Ven cuando puedas

**Día 25 de junio**

—¿Hola, Marina? —escuchó una voz familiar.

El corazón le golpeaba el pecho con tanta fuerza que no pudo hablar. De no ser por el murmullo del televisor, su marido se habría despertado.

—Te extraño. No podía esperar más. Pienso en ti constantemente. Quedemos —dijo aquella voz masculina al otro lado de la línea.

Marina salió de la habitación, cerró la puerta con cuidado y se apoyó contra la pared del recibidor. Las piernas le temblaban, como si no le pertenecieran.

—Marina, ¿estás ahí? —la voz era tentadora, real, peligrosa.

No debió coger el teléfono. No debió responder. No miró la pantalla.

Había intentado olvidarlo, borrar esa noche loca de su memoria. Se repetía que tenía un matrimonio estable, un buen marido, años de vida juntos. No necesitaba a nadie más.

Con su futuro esposo, Víctor, compartió aula en el instituto. Era el mejor de la clase, ganaba olimpiadas de matemáticas y física. En los últimos cursos empezó a usar gafas, y el apodo de “Tolstói” le quedó pegado. Y con razón. Era tranquilo, de mejillas rosadas, un personaje sacado de una novela clásica.

Marina, como todas las chicas, nunca lo vio como un posible enamorado. Pedirle ayuda en un examen o copiarle un problema era otra cosa. A ella le gustaban los chicos atractivos, deportistas, con humor y un punto de descaro.

Un día se encontraron por casualidad en la calle, hablaron, recordaron viejos tiempos. Víctor ya usaba lentillas. *”No está mal, es simpático”*, pensó entonces Marina.

Él se graduó en la Universidad Complutense, mientras ella terminaba medicina. Intercambiaron números, por si acaso. Cinco años después de la escuela, los compañeros planeaban una reunión. Víctor prometió avisarle cuándo y dónde sería. Ella dio su teléfono, pero no pensaba ir. Lo olvidó al instante.

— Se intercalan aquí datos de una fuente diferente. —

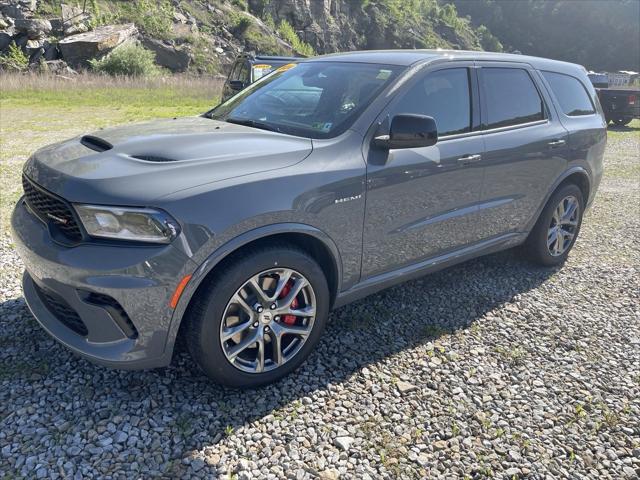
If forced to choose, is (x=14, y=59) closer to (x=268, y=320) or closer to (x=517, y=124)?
(x=517, y=124)

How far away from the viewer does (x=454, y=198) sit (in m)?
3.67

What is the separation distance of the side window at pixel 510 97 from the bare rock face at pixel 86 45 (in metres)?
31.3

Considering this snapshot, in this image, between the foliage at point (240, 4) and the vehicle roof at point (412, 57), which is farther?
the foliage at point (240, 4)

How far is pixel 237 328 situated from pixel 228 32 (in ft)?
153

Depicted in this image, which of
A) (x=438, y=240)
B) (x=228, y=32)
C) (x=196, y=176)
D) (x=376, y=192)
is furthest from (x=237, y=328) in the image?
A: (x=228, y=32)

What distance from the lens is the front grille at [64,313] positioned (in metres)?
2.64

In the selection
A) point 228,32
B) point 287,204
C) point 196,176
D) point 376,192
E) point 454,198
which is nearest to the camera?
point 196,176

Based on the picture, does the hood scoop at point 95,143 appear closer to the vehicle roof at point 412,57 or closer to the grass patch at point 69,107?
the vehicle roof at point 412,57

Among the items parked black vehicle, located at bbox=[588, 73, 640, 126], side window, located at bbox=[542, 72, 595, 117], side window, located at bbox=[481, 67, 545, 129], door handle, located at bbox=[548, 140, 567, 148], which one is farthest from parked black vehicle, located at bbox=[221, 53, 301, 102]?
door handle, located at bbox=[548, 140, 567, 148]

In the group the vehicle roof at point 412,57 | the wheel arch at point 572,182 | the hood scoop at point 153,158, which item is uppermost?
the vehicle roof at point 412,57

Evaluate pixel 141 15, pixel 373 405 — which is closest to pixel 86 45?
pixel 141 15

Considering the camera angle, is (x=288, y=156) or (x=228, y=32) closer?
(x=288, y=156)

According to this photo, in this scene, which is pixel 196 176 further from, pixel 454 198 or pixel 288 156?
pixel 454 198

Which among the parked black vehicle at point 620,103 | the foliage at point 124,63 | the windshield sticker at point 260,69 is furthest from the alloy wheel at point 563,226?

Sin embargo, días después, él la invitó al cine. Marina tenía pretendientes, pero nada serio. Los que le gustaban no le hacían caso, y los que sí, a ella no le interesaban.

—Ve, o acabarás solterona —le advirtió su madre.

Y fue. Así empezaron a salir. Pronto, Víctor le declaró su amor y le propuso matrimonio. Era tranquilo, trabajaba en una empresa importante, con futuro prometedor.

—¿Y lo dudas? Moldéalo como quieras —le aconsejó su madre, y Marina aceptó.

Su relación fue estable. Si había peleas, siempre por culpa de ella.

Tuvieron una hija. La suegra no se metía en sus vidas, pero cuidaba encantada a la niña cuando era necesario. Sus padres tampoco se negaban a ayudar.

Nunca se decidió por un segundo hijo. La pasión entre ellos fue inexistente. En la intimidad, Víctor era tan discreto como en todo. Marina pensaba que su vida sexual era escasa y aburrida. Pero al menos él era fiel. Muchas compañeras y pacientes le contaban, entre lágrimas, las infidelidades de sus maridos, los divorcios, la dificultad de criar hijos solas.

Su hija creció, terminó el instituto. No siguió los pasos de ninguno de los dos: estudiaba diseño en Madrid y llevaba una vida bastante despreocupada. Cuando Marina le preguntaba por el dinero, ella reía:

—Las abuelas compiten por ver quién me quiere más.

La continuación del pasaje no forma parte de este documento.